Spear phishing via compromised third parties presents an especially effective and dangerous infiltration tactic. An adversary will first compromise a trusted third party, like an ICS integrator, vendor, or contractor, then spear phish from a legitimate account within the third party to their target organization.

An adversary will use a compromised account’s email history to send phishing emails to individuals the account has interacted with in the past for increased effectiveness. This type of attack takes advantage of existing, implicit trust—a targeted user will be more likely to let their guard down because of a previous working relationship. Such trust extends beyond merely reading the message to include prompting the targeted user to open attachments or visiting web links they would otherwise ignore from unfamiliar entities.
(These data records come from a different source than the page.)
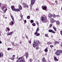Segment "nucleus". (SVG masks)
I'll return each instance as SVG.
<instances>
[{
  "mask_svg": "<svg viewBox=\"0 0 62 62\" xmlns=\"http://www.w3.org/2000/svg\"><path fill=\"white\" fill-rule=\"evenodd\" d=\"M8 31L7 30V29H6V32H8Z\"/></svg>",
  "mask_w": 62,
  "mask_h": 62,
  "instance_id": "nucleus-64",
  "label": "nucleus"
},
{
  "mask_svg": "<svg viewBox=\"0 0 62 62\" xmlns=\"http://www.w3.org/2000/svg\"><path fill=\"white\" fill-rule=\"evenodd\" d=\"M26 36V39H28V36Z\"/></svg>",
  "mask_w": 62,
  "mask_h": 62,
  "instance_id": "nucleus-57",
  "label": "nucleus"
},
{
  "mask_svg": "<svg viewBox=\"0 0 62 62\" xmlns=\"http://www.w3.org/2000/svg\"><path fill=\"white\" fill-rule=\"evenodd\" d=\"M13 57H15V55H13L12 56Z\"/></svg>",
  "mask_w": 62,
  "mask_h": 62,
  "instance_id": "nucleus-60",
  "label": "nucleus"
},
{
  "mask_svg": "<svg viewBox=\"0 0 62 62\" xmlns=\"http://www.w3.org/2000/svg\"><path fill=\"white\" fill-rule=\"evenodd\" d=\"M8 10V9H5L4 10V13H6V11H7V10Z\"/></svg>",
  "mask_w": 62,
  "mask_h": 62,
  "instance_id": "nucleus-32",
  "label": "nucleus"
},
{
  "mask_svg": "<svg viewBox=\"0 0 62 62\" xmlns=\"http://www.w3.org/2000/svg\"><path fill=\"white\" fill-rule=\"evenodd\" d=\"M29 43H31V41L30 40H29Z\"/></svg>",
  "mask_w": 62,
  "mask_h": 62,
  "instance_id": "nucleus-52",
  "label": "nucleus"
},
{
  "mask_svg": "<svg viewBox=\"0 0 62 62\" xmlns=\"http://www.w3.org/2000/svg\"><path fill=\"white\" fill-rule=\"evenodd\" d=\"M15 46H17V43L15 44Z\"/></svg>",
  "mask_w": 62,
  "mask_h": 62,
  "instance_id": "nucleus-59",
  "label": "nucleus"
},
{
  "mask_svg": "<svg viewBox=\"0 0 62 62\" xmlns=\"http://www.w3.org/2000/svg\"><path fill=\"white\" fill-rule=\"evenodd\" d=\"M54 61H58V59L56 58L55 57L54 58Z\"/></svg>",
  "mask_w": 62,
  "mask_h": 62,
  "instance_id": "nucleus-16",
  "label": "nucleus"
},
{
  "mask_svg": "<svg viewBox=\"0 0 62 62\" xmlns=\"http://www.w3.org/2000/svg\"><path fill=\"white\" fill-rule=\"evenodd\" d=\"M16 62H19V60H16Z\"/></svg>",
  "mask_w": 62,
  "mask_h": 62,
  "instance_id": "nucleus-58",
  "label": "nucleus"
},
{
  "mask_svg": "<svg viewBox=\"0 0 62 62\" xmlns=\"http://www.w3.org/2000/svg\"><path fill=\"white\" fill-rule=\"evenodd\" d=\"M45 36L46 37H49L48 36V34H45Z\"/></svg>",
  "mask_w": 62,
  "mask_h": 62,
  "instance_id": "nucleus-31",
  "label": "nucleus"
},
{
  "mask_svg": "<svg viewBox=\"0 0 62 62\" xmlns=\"http://www.w3.org/2000/svg\"><path fill=\"white\" fill-rule=\"evenodd\" d=\"M52 33H55V32L54 31H52Z\"/></svg>",
  "mask_w": 62,
  "mask_h": 62,
  "instance_id": "nucleus-54",
  "label": "nucleus"
},
{
  "mask_svg": "<svg viewBox=\"0 0 62 62\" xmlns=\"http://www.w3.org/2000/svg\"><path fill=\"white\" fill-rule=\"evenodd\" d=\"M56 23H57V24H60V22H59L58 21H56Z\"/></svg>",
  "mask_w": 62,
  "mask_h": 62,
  "instance_id": "nucleus-24",
  "label": "nucleus"
},
{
Malicious backdoors implanted on NetSarang and Avast’s CCleaner provide additional examples of IT vendor compromise as a vector toward further intrusions based on trust relationships. Both attacks were highly-targeted and relied on compromising the software suppliers (as softer targets) to enable follow-on targeting. Examples of lucrative targets for these campaigns include: Samsung, Cisco and Microsoft. The adversaries successfully avoided multiple layers of defense by weaponizing versions of otherwise legitimate software released by the vendor to create an initial foothold in the target network.

Certificate and credential theft represents the final mechanism for subverting trust to achieve compromise. These techniques can be used in direct attacks against an organization, but enable a unique, multi-staged compromise method when leveraged via third-party compromise.

Credential theft is growing in popularity, with multiple mechanisms available to retrieve logon information. Adversaries can compromise contractor credentials, for instance via team collaboration tools, to provide an authenticated mechanism to access the ultimate target free of typical IT controls for “internal” network accounts. Certificate theft poses unique risks, especially considering code signing certificates. Code signing certificates authenticate software as the product of a trustworthy vendor. Compromising a software signing certificate enables an adversary to cryptographically sign their malware, frequently bypassing anti-virus because the code appears to be legitimate. Code signing via stolen certificates has been used to great effect by threat actors in past intrusions.

Threats to industrial asset owners and operators

While these example attacks are IT-network focused, the same risks apply to ICS asset owners with potentially far more serious impacts.

Direct connections into protected areas (power plants, plant floors, management subnets) should be limited and monitored for suspicious activity. ICS asset owners and defenders can also create a DMZ for an extra layer of security and require all third parties to connect through it, with enhanced monitoring and analysis of traffic enabled therein, to enforce security controls and improve visibility.

Conclusion

Supply chain threats and third-party compromise are one of the most difficult problems for industrial defenders. Network defenders must know and understand third-party connections and dependencies for their organization: Where do outside parties connect to and what privileges are granted?

Employee awareness training is also invaluable—internal stakeholders should learn to not blindly trust emails from trusted partners but to be as vigilant as possible: Make the attacker’s job as difficult as possible by thoroughly vetting third parties and their security standards. Prioritize communication and disclosure. Require vendors to report any confirmed compromise and provide a damage assessment.